Alguns até me enviam seus projetos: são textos repletos
de erros primários de ortografia, pontuação, sintaxe, vocabulário, com frases
truncadas e desconexas, além de abordagens teóricas pobres, superficiais,
quando não distorcidas, reveladoras das grandes dificuldades de leitura e
compreensão de textos teóricos mais densos. É assim que essas pessoas chegam ao
final do curso, e suas monografias, mal escritas, sem nenhum rigor teórico ou
metodológico, são aprovadas alegre e irresponsavelmente por seus (supostos)
orientadores. E a coisa prossegue no Mestrado e no Doutorado, onde são
aprovadas dissertações e teses que não poderiam servir nem como trabalho de
disciplina de graduação.
O problema, é claro, não está no fato de acolhermos na
universidade pessoas vindas das camadas mais desfavorecidas da população. Ao
contrário, isso tem de ser amplamente comemorado. O problema é não oferecermos
a essas pessoas condições de, primeiramente, se familiarizarem com o mundo
acadêmico, que é totalmente estranho para elas, por meio de cursos intensivos
(e exclusivos) de leitura e produção de textos, de muita leitura e muita
produção de textos, para só depois desses (no mínimo) dois anos de preparação
elas poderem começar a adentrar o terreno das teorias, das reflexões
filosóficas, da literatura consagrada. É urgente a necessidade de letrar os
estudantes de Letras que estão entre os menos letrados da universidade! É por
isso que as salas de aula do ensino básico estão ocupadas por professoras e
professores que, mal sabendo ler e escrever adequadamente, não poderão
desempenhar sua principal tarefa: ensinar a ler e a escrever adequadamente!

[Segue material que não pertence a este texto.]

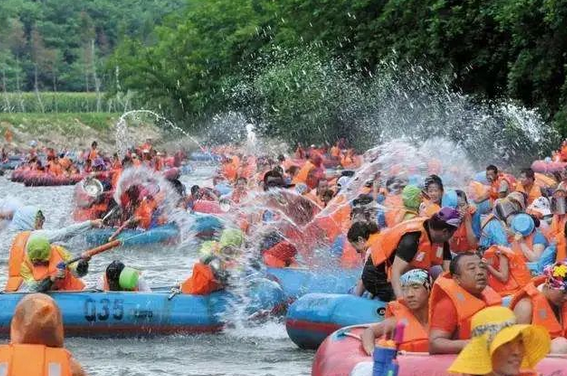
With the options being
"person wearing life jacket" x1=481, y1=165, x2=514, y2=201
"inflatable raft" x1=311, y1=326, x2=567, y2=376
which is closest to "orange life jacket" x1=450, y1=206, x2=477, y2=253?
"inflatable raft" x1=311, y1=326, x2=567, y2=376

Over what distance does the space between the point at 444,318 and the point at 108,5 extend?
154m

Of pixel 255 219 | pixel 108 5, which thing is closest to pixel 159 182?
pixel 255 219

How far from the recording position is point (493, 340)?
5.19 metres

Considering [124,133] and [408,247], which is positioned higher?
[124,133]

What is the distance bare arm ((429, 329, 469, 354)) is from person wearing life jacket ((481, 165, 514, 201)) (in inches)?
350

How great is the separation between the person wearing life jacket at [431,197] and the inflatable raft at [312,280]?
2.92ft

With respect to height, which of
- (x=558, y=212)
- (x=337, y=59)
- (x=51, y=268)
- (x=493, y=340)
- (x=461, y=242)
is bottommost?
(x=493, y=340)

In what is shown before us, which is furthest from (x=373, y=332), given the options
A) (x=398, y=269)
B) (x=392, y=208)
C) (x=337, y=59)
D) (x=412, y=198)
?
(x=337, y=59)

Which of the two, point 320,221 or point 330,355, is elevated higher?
point 320,221

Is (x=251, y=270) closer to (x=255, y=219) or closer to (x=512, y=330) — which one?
(x=255, y=219)

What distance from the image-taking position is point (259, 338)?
1312 centimetres

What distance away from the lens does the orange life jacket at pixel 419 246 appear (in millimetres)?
9766

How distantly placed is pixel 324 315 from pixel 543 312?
4.06 metres

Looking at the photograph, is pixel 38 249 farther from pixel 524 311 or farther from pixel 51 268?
pixel 524 311
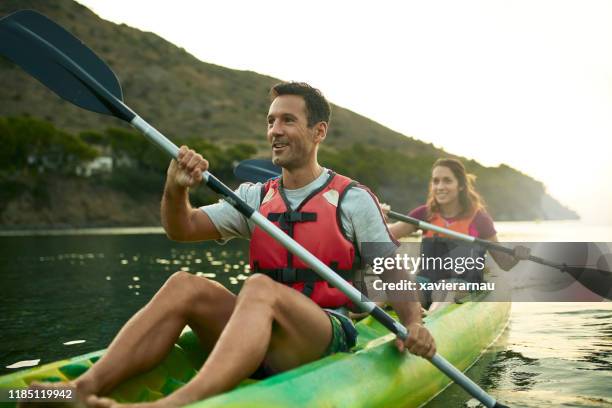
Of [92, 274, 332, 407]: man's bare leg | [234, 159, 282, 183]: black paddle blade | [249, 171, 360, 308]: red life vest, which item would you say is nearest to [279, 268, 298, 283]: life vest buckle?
[249, 171, 360, 308]: red life vest

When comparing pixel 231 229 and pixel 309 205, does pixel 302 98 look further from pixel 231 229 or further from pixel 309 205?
pixel 231 229

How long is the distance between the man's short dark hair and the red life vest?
14.7 inches

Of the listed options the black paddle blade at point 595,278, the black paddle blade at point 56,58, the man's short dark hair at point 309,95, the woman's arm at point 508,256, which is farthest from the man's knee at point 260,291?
the black paddle blade at point 595,278

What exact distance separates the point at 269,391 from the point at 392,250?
1033 mm

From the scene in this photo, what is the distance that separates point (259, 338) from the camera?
2.86 metres

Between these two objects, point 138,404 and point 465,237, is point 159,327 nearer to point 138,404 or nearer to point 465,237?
point 138,404

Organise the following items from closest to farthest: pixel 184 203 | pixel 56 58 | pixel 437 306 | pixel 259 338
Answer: pixel 259 338, pixel 184 203, pixel 56 58, pixel 437 306

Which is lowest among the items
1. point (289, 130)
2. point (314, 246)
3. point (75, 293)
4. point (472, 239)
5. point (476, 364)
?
point (75, 293)

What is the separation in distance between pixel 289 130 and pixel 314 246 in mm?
648

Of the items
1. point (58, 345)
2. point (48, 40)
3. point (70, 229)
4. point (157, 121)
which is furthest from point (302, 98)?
point (157, 121)

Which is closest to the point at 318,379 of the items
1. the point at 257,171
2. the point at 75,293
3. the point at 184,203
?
the point at 184,203

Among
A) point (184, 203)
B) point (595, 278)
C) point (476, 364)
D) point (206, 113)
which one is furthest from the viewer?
point (206, 113)

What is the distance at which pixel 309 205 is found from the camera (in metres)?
3.58

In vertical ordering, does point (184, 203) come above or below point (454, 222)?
above
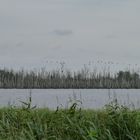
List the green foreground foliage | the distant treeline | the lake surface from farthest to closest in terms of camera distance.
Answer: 1. the distant treeline
2. the lake surface
3. the green foreground foliage

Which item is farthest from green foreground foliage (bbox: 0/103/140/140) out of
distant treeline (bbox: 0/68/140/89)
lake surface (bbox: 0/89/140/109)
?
distant treeline (bbox: 0/68/140/89)

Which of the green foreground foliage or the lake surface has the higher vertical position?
the lake surface

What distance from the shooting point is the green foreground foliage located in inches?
222

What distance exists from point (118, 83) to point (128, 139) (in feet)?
82.8

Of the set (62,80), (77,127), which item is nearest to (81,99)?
(77,127)

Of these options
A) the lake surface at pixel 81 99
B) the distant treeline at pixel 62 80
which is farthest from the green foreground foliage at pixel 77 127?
the distant treeline at pixel 62 80

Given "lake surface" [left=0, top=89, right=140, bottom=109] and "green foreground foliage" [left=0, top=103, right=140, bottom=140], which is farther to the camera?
"lake surface" [left=0, top=89, right=140, bottom=109]

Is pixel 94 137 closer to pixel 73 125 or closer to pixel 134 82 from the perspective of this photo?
pixel 73 125

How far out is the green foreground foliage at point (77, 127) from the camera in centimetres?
563

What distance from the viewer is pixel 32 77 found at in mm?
33906

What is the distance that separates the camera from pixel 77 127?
19.1 ft

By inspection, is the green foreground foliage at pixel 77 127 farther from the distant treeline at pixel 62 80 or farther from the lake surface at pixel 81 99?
the distant treeline at pixel 62 80

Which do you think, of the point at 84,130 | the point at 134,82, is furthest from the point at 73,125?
the point at 134,82

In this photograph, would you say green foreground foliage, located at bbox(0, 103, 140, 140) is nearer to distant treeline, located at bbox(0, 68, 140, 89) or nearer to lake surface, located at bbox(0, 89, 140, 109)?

Eu fiz uma pesquisa sobre como escrevem as professoras e
professores de português do Distrito Federal. Coletei centenas de textos escritos
por essas pessoas e o que tenho em meus arquivos é uma demonstração concreta de
tudo o que falei até agora: mais de 80% de textos incompreensíveis, sem os
requisitos mínimos de coesão e coerência, repletos de erros ortográficos, de
pontuação, de concordância e por aí vai. Se assim escrevem os docentes, como
podemos esperar que seus alunos possam aprender a escrever?
Por isso, aproveito esse momento em que estou falando
diretamente aos estudantes de Letras para pedir que vocês se conscientizem de
todos esses graves problemas que são, como sempre, problemas de ordem política
e que precisam de uma solução política. Organizem-se, reivindiquem seus
direitos, exijam uma transformação radical na estrutura mesma do curso, a
começar pelo nome, que é uma vergonha para qualquer curso que pretenda ter uma
natureza minimamente científica. Exijam que a universidade ensine a vocês o que
vocês precisam aprender para atuar em sala de aula. E exijam também condições
de trabalho dignas para nossos professores, salários decentes, investimento
contínuo e crescente na educação. Não adianta nada o Brasil ser a 7a economia
do mundo capitalista e ocupar ao mesmo tempo o posto número 65 no índice de
qualidade de educação estabelecido pelas Nações Unidas. Estamos bem atrás da Argentina,
do Chile e até mesmo da Bolívia, o país mais pobre da América do Sul.
O Brasil tem avançado muito nos últimos dez anos. Mas
esses avanços foram conseguidos a duras penas, por meio de um reformismo social
aliado a um pacto conservador. No campo da educação, as coisas estão
estagnadas. Há mais de dez anos o índice de alfabetismo funcional não se move:
75% dos brasileiros entre 15 e 64 anos são analfabetos funcionais. E se nós,
comprometidos com a educação, não fizermos nada, certamente não será esse pacto
conservador que vai fazer. Obrigado.